INFORMATION Block Start
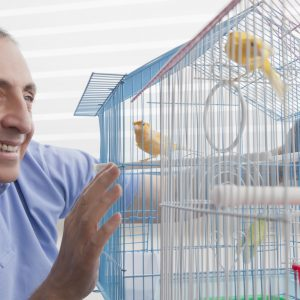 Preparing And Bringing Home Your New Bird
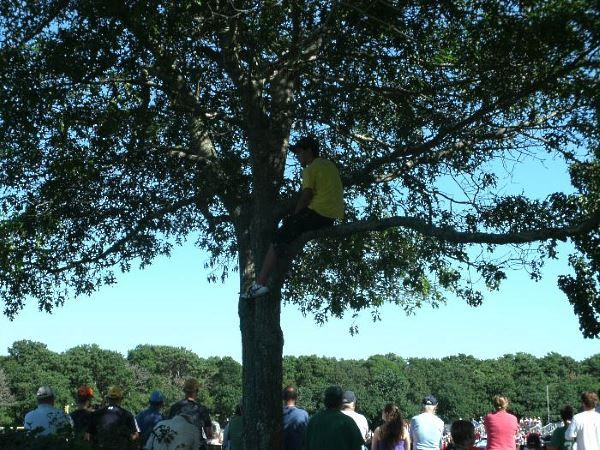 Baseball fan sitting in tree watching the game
INFORMATION Block End
INFORMATION Block Start
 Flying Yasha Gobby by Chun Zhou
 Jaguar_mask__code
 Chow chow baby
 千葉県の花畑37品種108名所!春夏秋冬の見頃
INFORMATION Block End
EXERCISE GOAL – Using the records above, copy word for word the line with "Flying Yasha Gobby by Chun Zhou", the line with "千葉県の花畑37品種108名所!春夏秋冬の見頃", and every line between them.

RESPONSE BELOW –
 Flying Yasha Gobby by Chun Zhou
 Jaguar_mask__code
 Chow chow baby
 千葉県の花畑37品種108名所!春夏秋冬の見頃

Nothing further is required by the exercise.